§ WHAT YOU ARE ASKED TO DO
Work out how many lines in the data include the string "bien"; reply with that number alone.

[[ SUPPLIED MATERIAL, beginning ]]

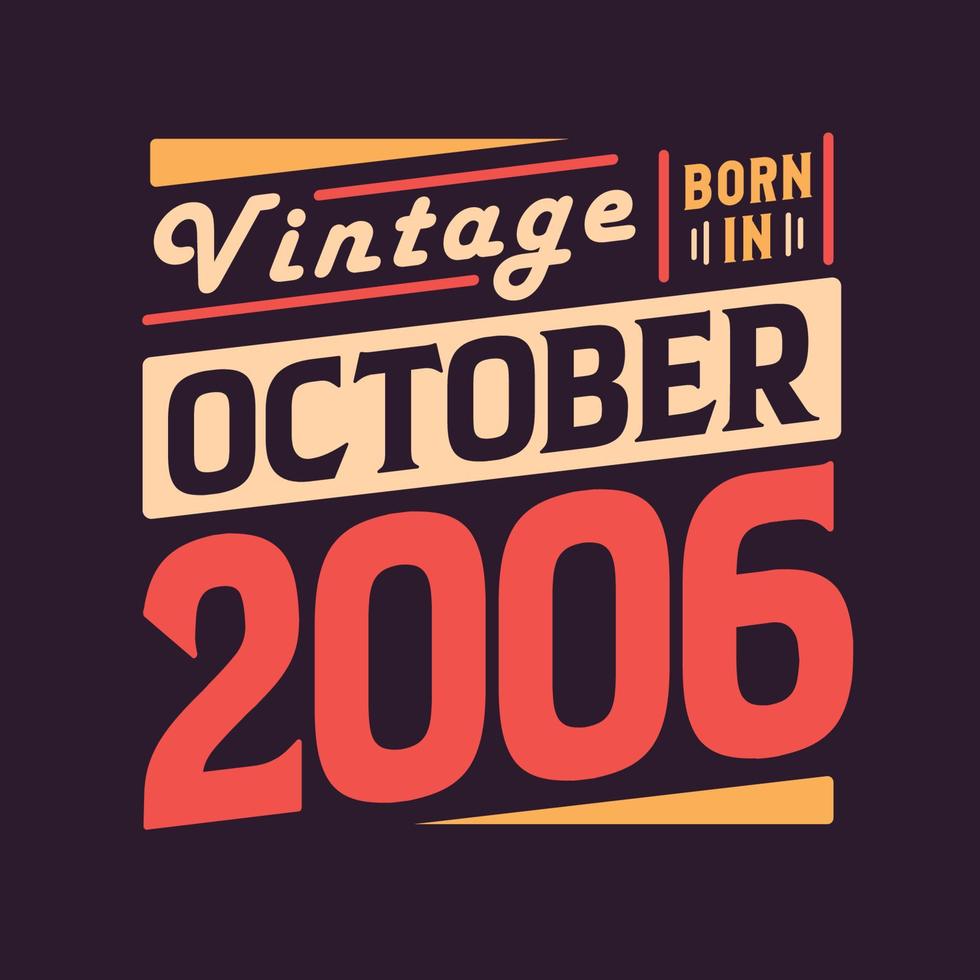 Vintage born in October 2006. Born in October 2006 Retro Vintage Birthday vector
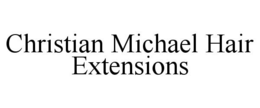 CHRISTIAN MICHAEL HAIR EXTENSIONS trademark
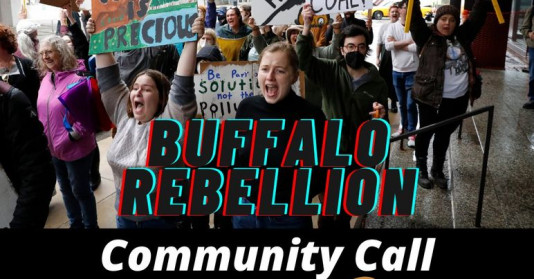 photo from a climate justice protest with people holding signs about our climate emergency with text imposed reading "Buffalo Rebellion: Community Call"
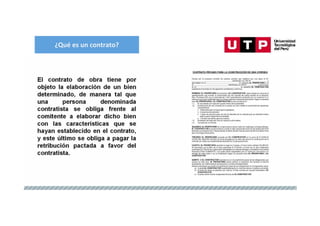 ¿Qué es un contrato?
El contrato de obra tiene por
objeto la elaboración de un bien
determinado, de manera tal que
una persona denominada
contratista se obliga frente al
comitente a elaborar dicho bien
con las características que se
hayan establecido en el contrato,
y este último se obliga a pagar la
retribución pactada a favor del
contratista.
 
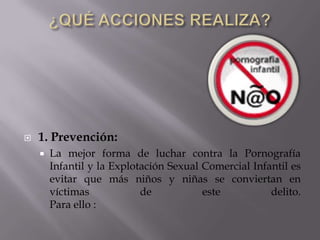 ¿QUÉ ACCIONES REALIZA? 1. Prevención:La mejor forma de luchar contra la Pornografía Infantil y la Explotación Sexual Comercial Infantil es evitar que más niños y niñas se conviertan en víctimas de este delito.Para ello :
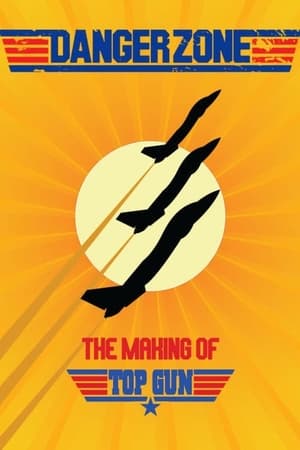 Danger Zone: The Making of Top Gun watch Danger Zone: The Making of Top Gun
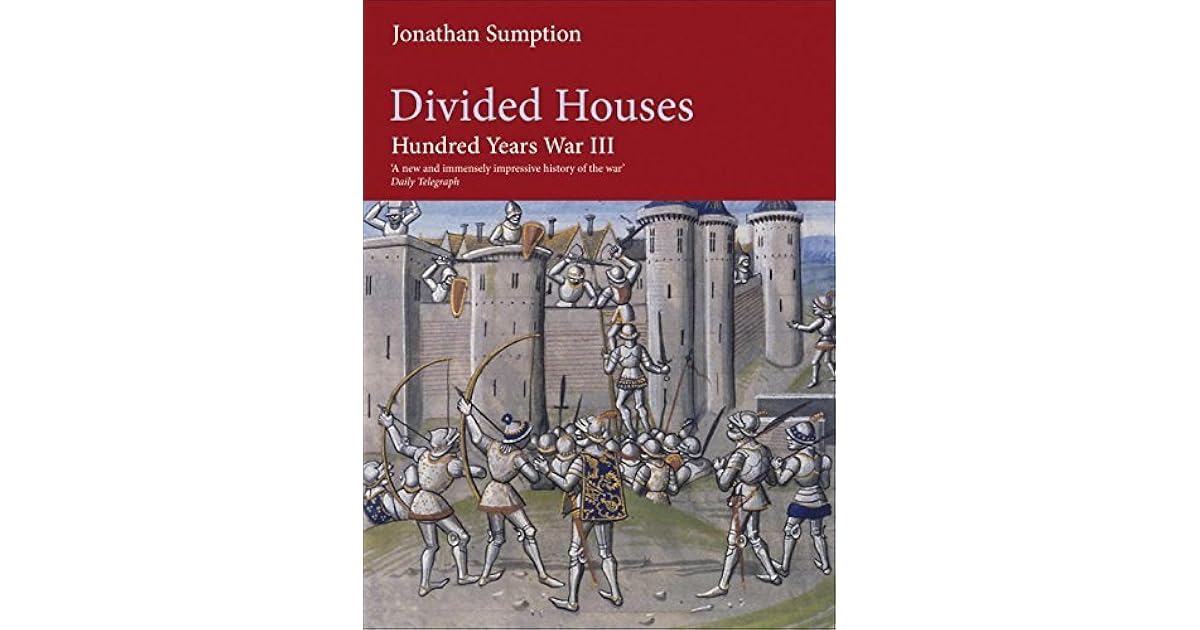 Divided Houses The Hundred Years War, Volume 3 by Jonathan Sumption
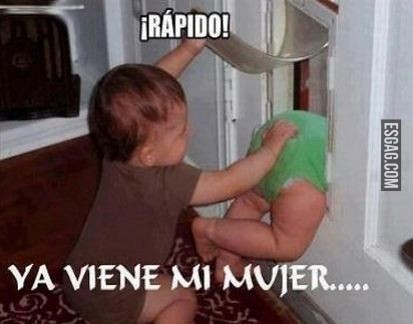 Rápido que viene mi mujer!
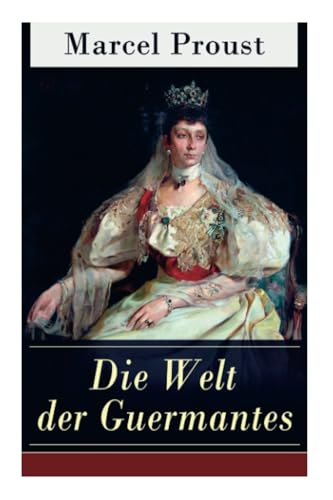 Die Welt der Guermantes: Auf der Suche nach der verlorenen Zeit: Die Herzogin von Guermantes Die Welt der Guermantes: Auf der Suche nach der verlorenen Zeit: Die Herzogin von Guermantes von E-Artnow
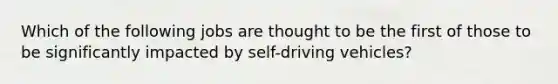 Which of the following jobs are thought to be the first of those to be significantly impacted by self-driving vehicles?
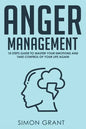 Anger Management: 10 Steps Guide to Master Your Emotions and Take Control of Your Life Again - Paperback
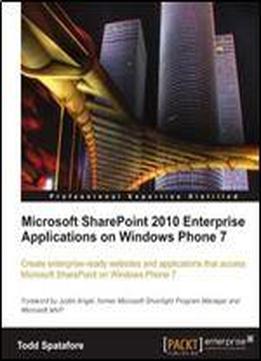 Microsoft Sharepoint 2010 Enterprise Applications On Windows Phone 7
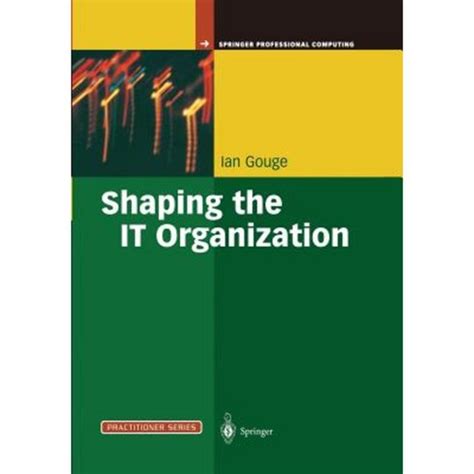 Shaping the IT Organization The Impact of Outsourcing and the New Business Model 1st Edition Epub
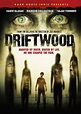 Driftwood (2006 film) - Alchetron, The Free Social Encyclopedia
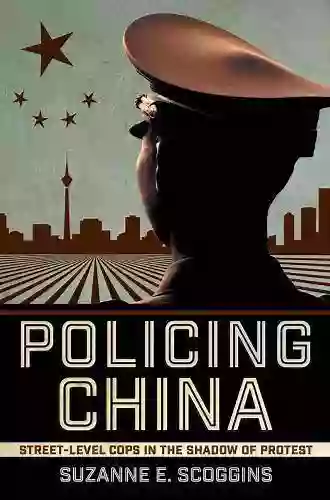 Policing China: Street Level Cops in the Shadow of Protest (Studies of the Weatherhead East Asian Institute Columbia University)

[[ SUPPLIED MATERIAL, end ]]

§ SOLUTION FOR THIS TASK
2